_DATA EXCERPTS:_
------------------------------

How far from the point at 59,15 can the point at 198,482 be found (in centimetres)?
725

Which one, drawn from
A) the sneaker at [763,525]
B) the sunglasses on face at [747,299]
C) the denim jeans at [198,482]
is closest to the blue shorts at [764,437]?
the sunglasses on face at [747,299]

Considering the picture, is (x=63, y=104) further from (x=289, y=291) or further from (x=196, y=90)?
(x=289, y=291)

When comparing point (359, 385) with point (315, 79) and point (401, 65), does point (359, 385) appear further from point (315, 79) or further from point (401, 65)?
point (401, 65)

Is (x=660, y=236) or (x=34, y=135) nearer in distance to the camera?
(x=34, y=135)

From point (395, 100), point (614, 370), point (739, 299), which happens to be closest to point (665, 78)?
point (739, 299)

------------------------------

_WHAT THE EXERCISE ASKS:_
Reproduce every one of the lines above word for word, in the same order.

_THE ANSWER:_
How far from the point at 59,15 can the point at 198,482 be found (in centimetres)?
725

Which one, drawn from
A) the sneaker at [763,525]
B) the sunglasses on face at [747,299]
C) the denim jeans at [198,482]
is closest to the blue shorts at [764,437]?
the sunglasses on face at [747,299]

Considering the picture, is (x=63, y=104) further from (x=289, y=291) or further from (x=196, y=90)?
(x=289, y=291)

When comparing point (359, 385) with point (315, 79) and point (401, 65), does point (359, 385) appear further from point (315, 79) or further from point (401, 65)?
point (401, 65)

Is (x=660, y=236) or (x=34, y=135) nearer in distance to the camera?
(x=34, y=135)

From point (395, 100), point (614, 370), point (739, 299), which happens to be closest to point (665, 78)?
point (739, 299)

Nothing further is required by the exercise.